Лихорадочно листаю страницы и ничего крамольного (идиотская недальновидность!) не обнаруживаю. Обнаруживает отец Люды Антон Павлович Региня, мудрый, светлый человек.
– Ты знаешь, – перезванивает мне Люда, – папа говорит, что наверняка из-за «Юбилейной речи».
Я хватаюсь ее читать и хохочу неудержимо, звоню Людке, и мы хохочем вместе, уже все поняв: если они (а как потом выяснилось, и вся страна) имеют в виду Брежнева, то это так смешно, как Голявкину (не имевшему, разумеется, в виду генсека) и не снилось.

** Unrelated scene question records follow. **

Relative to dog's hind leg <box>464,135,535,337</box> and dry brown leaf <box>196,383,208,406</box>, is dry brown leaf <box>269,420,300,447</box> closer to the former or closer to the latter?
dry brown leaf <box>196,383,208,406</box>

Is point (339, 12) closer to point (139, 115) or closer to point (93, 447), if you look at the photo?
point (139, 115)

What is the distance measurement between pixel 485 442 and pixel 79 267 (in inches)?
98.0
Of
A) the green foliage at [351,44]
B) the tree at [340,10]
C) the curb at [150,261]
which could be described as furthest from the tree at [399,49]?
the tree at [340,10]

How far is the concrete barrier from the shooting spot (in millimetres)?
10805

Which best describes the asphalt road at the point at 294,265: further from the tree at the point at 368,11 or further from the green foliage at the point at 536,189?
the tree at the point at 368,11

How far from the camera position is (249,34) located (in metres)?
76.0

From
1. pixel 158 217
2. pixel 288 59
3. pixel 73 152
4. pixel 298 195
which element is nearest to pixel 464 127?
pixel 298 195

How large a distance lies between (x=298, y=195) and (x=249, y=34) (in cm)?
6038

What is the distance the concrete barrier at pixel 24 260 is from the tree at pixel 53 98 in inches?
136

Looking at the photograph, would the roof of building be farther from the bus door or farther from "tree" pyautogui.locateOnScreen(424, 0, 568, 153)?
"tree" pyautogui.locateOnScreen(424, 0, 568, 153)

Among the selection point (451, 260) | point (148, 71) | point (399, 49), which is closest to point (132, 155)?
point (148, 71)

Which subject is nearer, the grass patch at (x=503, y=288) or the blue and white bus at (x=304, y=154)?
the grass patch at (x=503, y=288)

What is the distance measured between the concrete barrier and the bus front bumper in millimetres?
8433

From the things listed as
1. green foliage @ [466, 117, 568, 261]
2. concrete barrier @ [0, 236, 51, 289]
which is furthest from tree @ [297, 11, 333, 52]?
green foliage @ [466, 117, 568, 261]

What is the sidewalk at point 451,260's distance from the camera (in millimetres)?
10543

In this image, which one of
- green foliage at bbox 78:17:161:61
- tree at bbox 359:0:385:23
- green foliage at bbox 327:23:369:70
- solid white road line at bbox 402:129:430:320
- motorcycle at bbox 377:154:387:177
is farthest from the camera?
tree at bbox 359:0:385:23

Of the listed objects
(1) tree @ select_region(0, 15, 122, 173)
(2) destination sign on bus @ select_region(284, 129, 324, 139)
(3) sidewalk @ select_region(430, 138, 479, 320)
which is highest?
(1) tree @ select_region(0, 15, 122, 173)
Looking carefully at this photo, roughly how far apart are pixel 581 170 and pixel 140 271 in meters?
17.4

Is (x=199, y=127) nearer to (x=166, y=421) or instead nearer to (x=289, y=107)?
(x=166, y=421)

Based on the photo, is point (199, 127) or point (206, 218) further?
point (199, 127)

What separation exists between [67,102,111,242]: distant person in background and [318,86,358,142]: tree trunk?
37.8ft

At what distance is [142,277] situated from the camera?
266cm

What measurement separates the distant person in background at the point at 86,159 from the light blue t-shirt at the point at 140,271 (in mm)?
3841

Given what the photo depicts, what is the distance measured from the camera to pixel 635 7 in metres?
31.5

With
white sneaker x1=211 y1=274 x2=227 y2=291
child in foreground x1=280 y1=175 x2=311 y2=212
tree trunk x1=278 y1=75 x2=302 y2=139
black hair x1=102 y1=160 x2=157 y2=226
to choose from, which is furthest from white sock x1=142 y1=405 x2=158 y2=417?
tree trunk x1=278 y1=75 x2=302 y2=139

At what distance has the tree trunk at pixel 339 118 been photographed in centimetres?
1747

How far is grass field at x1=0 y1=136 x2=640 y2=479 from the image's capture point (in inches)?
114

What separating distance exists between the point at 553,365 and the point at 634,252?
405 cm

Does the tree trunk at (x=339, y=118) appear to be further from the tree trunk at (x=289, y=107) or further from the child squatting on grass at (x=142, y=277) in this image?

А до всего этого в октябре 81-го, именно 6-го, в мамин день рождения, до которого она не дожила, я в тоске сижу на болгарском пляже и смотрю в море. Там, за морем – Батуми, уже совсем нереальный. Но то, что было, нам хотя бы известно, а вот что будет – нет.
А будет вот что: я после увольнения из «Авроры» уеду весной 1982 года в Хаапсалу, напишу «Московский роман» и привезу рукопись в Москву. И снова 6 октября, а я на Тверском бульваре в машине Лены Брусковой думаю о причудливых поворотах судьбы. Могла ли я год назад на болгарском пляже представить себе, что через год в этот день Брускова понесет мою невесть откуда взявшуюся рукопись в журнал «Знамя» к Наталье Ивановой, а я на любимейшем своем бульваре буду ждать ее?